The two big associations of teacher preparation provides, NASBTT and UCET should by now have an idea of how many trainees are currently unemployed for September. With the job market having ground to a halt, not many are likely to find jobs in England now for the autumn. Do we want to risk them going overseas in large numbers as their only source of teaching jobs? I hope not.

The DfE issued its annual teacher workforce data for 2019 last week. As it is in a new form, I have taken time to consider the data before posting any blogs about the latest data, but retention in teaching was still a big issue up to last November’s census point.

The new form the DfE is using to present the data marks a radical rethink of the presentation of data that up to now was only just the transfer of the print based approach on-line with little by way of search capacity. This new approach is more helpful for the casual user, but less so for those looking at a range of the data collected.

Note: The author of this blog is the Chair at TeachVac the largest free vacancy site for teachers and schools.

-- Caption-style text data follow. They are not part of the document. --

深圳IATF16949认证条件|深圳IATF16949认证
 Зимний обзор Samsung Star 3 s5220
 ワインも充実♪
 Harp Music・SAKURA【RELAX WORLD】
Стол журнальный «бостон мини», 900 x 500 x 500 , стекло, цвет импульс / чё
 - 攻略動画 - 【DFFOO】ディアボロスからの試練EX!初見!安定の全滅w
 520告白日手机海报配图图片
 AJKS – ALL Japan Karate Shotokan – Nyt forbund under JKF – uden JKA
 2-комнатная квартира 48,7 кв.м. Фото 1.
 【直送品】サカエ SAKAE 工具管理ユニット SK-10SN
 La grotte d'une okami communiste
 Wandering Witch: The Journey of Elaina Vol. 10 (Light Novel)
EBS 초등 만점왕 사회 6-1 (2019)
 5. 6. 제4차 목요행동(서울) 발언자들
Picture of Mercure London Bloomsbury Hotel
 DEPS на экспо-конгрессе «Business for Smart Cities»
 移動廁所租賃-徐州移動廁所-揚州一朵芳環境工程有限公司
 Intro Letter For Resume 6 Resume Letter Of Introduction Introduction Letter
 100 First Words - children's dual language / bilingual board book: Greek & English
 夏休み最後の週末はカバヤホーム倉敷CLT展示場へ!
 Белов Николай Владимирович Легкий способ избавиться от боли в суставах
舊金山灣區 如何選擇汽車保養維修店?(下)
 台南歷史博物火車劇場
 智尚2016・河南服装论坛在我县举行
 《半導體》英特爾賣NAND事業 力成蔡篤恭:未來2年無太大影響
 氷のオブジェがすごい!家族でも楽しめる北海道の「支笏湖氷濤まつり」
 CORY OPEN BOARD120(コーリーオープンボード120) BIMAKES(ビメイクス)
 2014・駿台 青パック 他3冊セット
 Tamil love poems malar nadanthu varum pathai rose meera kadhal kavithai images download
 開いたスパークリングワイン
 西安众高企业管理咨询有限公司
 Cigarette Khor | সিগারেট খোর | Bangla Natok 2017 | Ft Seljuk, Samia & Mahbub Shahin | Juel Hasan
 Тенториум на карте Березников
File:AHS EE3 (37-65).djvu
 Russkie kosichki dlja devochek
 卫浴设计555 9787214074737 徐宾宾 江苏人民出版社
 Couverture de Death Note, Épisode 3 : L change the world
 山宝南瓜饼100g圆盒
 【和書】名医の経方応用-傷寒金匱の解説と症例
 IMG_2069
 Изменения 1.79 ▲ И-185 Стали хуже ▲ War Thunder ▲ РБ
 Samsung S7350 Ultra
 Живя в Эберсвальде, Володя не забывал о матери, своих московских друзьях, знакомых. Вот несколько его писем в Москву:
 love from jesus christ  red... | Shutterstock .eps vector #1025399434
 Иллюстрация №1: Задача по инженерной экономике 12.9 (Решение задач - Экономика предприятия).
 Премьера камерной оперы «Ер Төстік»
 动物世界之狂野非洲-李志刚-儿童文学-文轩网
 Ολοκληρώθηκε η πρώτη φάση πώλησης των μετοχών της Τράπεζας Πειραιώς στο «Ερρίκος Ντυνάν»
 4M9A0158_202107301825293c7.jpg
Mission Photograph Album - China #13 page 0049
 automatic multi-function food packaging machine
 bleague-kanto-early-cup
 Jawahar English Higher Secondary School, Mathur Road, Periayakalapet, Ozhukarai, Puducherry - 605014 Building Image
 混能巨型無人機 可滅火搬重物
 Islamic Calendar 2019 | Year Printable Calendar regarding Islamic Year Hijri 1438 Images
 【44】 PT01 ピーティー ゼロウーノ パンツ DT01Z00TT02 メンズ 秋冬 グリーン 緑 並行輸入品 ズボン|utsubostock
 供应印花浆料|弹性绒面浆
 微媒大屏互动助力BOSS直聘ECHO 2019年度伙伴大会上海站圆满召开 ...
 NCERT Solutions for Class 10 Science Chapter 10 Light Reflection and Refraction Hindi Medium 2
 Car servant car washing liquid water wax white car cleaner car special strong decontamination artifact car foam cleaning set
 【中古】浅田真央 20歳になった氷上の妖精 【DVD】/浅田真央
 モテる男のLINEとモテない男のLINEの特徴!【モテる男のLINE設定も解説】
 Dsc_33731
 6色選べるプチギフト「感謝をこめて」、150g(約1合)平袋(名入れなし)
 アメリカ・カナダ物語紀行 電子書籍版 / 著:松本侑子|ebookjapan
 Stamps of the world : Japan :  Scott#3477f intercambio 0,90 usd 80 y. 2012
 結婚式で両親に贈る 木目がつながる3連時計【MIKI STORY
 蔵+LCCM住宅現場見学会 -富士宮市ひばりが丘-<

Teaching Vacancies: and where to find them

Schools Week has published an interesting article about the DfE’s vacancy site.

DfE’s teacher job website carries only half of available positions 

Of course, Schools Week also carries job adverts for teachers and other education positions.

TeachVac is the main challenger to the TES, as this blog revealed last November.

Regular readers will know that I am also chair of TeachVac that provides a free services and is funded from the data it can supply to the sector, but is now seeking to widen its scope having built a stable platform.